I flashed a broad smile, glancing at the well-dressed gentleman in front of me. I saw Roger like an angel sent to Mike’s life. Who better than someone from our own family to lead us into the “path of righteousness” when “walking in the valley of the shadow of death”? 
Roger helped to work out a plan for Mike to go into a residential care facility, one of the nicest ones in town, which so happened to have a subsidized apartment. The facility had only four subsidized apartments, and people would normally be on the waiting list for several months or even a year. 
“Mike is so lucky!” Staff members commented. 
Mike was ready for a change, and everything fell into place, I reflected.
Mike found a home and reconnected with his family.  Mike truly looked like a new man, inside and out. He was now wearing clean clothes. He got a hair cut and shaved his entire beard. He’d already had a dental consult, and a plan was in place for him to get the oral treatment he needed. Nonetheless, his smile was shinier than the stars. 
“Bye, Mike. We will miss you.” Staff members waved at him as he was leaving the facility with his brother. 
Mike beamed, “Thank you for everything!” he said, holding up his coffee mug as if he were toasting his triumph over his homelessness.
About a year later, I ran into a staff member from the residential care facility where Mike lived. I asked how he was doing. 
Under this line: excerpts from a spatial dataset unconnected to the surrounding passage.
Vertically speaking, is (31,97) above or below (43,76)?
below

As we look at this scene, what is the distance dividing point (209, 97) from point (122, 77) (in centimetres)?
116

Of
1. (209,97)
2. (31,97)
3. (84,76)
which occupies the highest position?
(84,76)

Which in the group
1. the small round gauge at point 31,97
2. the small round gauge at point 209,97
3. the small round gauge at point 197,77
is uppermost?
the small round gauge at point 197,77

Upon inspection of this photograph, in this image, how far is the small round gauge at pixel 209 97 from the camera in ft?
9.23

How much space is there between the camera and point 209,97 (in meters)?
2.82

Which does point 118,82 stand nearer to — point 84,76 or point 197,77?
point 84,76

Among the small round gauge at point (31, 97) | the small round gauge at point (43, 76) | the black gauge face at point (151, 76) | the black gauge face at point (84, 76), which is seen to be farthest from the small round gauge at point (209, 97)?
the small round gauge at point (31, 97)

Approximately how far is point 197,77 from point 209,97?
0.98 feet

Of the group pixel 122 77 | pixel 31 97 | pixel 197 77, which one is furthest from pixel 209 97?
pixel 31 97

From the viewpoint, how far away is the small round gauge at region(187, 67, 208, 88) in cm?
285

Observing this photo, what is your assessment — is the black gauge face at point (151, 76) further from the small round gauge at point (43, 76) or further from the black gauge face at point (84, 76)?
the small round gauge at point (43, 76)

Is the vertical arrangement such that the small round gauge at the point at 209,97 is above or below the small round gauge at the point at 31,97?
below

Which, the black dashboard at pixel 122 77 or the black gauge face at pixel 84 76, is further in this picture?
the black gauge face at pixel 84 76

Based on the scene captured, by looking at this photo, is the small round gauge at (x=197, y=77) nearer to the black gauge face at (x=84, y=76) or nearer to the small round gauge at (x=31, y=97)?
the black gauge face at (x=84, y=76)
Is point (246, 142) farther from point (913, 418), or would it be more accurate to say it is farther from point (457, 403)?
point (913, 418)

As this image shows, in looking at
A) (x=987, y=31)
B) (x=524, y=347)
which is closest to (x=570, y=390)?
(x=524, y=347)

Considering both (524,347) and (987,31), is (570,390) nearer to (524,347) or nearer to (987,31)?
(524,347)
“He is doing really good,” the woman said. “He is happy and everyone loves him.”
“That’s exciting to hear!” I couldn’t hide my emotion. “Is he still enjoying his coffee?”
“Oh... you know about him and his coffee mug...?” She grinned.
The image of Mike lifting his coffee mug flashed in my mind, reminding me of his victory—his well-deserved victory.
“Of course I know all about his coffee mug!”